BEGIN Material for this exercise

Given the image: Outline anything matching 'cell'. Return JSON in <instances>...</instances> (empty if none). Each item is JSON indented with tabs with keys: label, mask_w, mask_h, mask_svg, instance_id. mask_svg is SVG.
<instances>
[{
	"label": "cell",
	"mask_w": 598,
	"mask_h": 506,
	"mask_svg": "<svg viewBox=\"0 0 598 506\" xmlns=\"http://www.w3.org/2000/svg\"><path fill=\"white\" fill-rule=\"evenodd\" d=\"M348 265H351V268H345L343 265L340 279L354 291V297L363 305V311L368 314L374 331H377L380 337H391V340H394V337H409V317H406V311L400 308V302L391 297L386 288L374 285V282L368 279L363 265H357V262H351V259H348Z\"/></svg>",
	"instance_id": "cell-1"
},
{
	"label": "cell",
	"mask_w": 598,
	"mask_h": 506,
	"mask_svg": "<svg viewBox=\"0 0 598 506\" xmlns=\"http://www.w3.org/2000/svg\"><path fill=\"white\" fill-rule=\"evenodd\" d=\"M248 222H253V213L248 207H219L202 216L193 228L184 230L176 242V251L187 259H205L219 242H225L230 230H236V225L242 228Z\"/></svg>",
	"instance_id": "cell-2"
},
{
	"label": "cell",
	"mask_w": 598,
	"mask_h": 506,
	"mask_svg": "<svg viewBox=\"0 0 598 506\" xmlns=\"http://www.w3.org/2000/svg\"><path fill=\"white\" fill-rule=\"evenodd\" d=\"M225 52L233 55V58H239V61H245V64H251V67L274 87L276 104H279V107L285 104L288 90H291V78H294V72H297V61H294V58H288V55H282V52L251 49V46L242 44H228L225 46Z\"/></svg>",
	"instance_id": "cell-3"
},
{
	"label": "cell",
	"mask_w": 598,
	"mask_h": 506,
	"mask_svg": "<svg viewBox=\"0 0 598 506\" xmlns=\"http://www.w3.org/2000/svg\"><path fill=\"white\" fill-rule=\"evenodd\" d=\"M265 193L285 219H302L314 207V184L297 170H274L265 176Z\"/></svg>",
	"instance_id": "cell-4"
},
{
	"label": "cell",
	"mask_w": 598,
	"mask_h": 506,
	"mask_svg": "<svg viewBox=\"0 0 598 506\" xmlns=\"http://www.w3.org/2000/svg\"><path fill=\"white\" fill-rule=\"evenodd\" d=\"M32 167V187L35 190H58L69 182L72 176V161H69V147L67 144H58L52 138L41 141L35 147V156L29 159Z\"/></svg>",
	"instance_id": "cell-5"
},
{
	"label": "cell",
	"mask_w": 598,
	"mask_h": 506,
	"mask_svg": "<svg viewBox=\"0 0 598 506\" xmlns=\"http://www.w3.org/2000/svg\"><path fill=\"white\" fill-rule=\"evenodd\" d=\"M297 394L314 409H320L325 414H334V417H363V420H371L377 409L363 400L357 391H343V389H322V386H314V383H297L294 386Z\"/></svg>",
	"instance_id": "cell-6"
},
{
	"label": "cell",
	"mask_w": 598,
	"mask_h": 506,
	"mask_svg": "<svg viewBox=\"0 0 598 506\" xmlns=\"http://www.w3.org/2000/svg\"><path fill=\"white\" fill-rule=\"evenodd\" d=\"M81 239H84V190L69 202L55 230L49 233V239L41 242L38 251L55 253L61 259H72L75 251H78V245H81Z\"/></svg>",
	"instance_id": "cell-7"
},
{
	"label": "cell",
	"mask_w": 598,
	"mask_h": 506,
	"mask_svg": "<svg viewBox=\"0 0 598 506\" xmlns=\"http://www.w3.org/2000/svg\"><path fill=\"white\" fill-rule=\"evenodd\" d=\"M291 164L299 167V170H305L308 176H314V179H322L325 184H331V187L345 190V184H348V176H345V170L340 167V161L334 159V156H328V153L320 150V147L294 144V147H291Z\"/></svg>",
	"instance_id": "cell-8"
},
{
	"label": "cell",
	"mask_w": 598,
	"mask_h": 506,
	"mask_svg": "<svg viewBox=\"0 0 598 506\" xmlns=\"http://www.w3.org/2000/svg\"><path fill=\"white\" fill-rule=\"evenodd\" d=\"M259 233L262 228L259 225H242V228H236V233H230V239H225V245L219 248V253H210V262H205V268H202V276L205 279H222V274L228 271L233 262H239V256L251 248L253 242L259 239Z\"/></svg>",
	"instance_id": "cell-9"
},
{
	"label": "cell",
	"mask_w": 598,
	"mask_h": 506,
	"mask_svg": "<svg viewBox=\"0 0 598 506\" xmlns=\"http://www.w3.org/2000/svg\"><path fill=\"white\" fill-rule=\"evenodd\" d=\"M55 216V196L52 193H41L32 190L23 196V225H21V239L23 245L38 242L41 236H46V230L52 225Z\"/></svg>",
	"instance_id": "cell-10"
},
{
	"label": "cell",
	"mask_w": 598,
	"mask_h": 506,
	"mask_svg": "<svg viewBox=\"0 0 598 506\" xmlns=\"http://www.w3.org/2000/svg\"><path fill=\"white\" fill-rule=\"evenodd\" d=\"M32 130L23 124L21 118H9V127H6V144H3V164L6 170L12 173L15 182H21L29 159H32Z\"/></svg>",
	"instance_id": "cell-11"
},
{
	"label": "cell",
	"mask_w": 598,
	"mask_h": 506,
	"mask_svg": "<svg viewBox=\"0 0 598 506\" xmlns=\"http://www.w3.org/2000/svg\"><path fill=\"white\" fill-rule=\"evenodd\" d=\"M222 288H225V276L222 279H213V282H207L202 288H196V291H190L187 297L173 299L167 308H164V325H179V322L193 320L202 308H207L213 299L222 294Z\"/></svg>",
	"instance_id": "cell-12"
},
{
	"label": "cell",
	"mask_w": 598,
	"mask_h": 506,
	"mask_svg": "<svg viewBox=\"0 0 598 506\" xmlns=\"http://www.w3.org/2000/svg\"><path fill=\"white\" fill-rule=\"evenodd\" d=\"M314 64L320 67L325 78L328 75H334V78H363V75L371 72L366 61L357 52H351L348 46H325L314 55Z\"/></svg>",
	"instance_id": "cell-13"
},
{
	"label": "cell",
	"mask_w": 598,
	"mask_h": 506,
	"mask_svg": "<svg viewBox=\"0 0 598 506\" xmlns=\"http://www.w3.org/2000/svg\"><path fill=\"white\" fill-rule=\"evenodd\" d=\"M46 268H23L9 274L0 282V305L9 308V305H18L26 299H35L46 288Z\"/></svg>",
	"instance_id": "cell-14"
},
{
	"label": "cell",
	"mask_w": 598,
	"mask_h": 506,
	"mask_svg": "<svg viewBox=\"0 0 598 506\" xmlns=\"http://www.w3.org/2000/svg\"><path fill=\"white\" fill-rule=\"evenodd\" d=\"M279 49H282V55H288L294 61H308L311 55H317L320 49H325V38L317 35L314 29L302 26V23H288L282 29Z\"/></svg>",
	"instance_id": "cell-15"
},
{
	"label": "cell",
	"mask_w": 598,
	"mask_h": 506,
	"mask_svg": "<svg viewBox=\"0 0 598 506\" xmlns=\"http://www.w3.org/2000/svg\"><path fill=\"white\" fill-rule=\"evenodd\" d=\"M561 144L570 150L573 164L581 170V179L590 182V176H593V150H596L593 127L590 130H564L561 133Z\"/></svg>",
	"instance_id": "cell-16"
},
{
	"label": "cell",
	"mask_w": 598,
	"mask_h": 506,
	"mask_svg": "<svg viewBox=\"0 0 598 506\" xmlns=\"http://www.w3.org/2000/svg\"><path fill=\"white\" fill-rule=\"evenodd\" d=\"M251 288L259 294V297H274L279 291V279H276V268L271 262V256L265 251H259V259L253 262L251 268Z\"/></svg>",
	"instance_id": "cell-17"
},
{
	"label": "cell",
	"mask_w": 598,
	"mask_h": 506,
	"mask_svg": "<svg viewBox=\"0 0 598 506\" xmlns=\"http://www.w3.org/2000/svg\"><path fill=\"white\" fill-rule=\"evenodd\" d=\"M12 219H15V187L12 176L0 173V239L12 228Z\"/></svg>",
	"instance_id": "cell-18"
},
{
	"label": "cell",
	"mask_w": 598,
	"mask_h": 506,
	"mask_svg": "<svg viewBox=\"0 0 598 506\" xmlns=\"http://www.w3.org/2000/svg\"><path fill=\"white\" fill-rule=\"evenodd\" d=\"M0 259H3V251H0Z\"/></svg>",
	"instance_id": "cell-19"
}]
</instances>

END Material for this exercise

▶ [Exercise directions] Pull out each line of the material that contains the string "instances".

▶ [In response]
Given the image: Outline anything matching 'cell'. Return JSON in <instances>...</instances> (empty if none). Each item is JSON indented with tabs with keys: label, mask_w, mask_h, mask_svg, instance_id. mask_svg is SVG.
<instances>
</instances>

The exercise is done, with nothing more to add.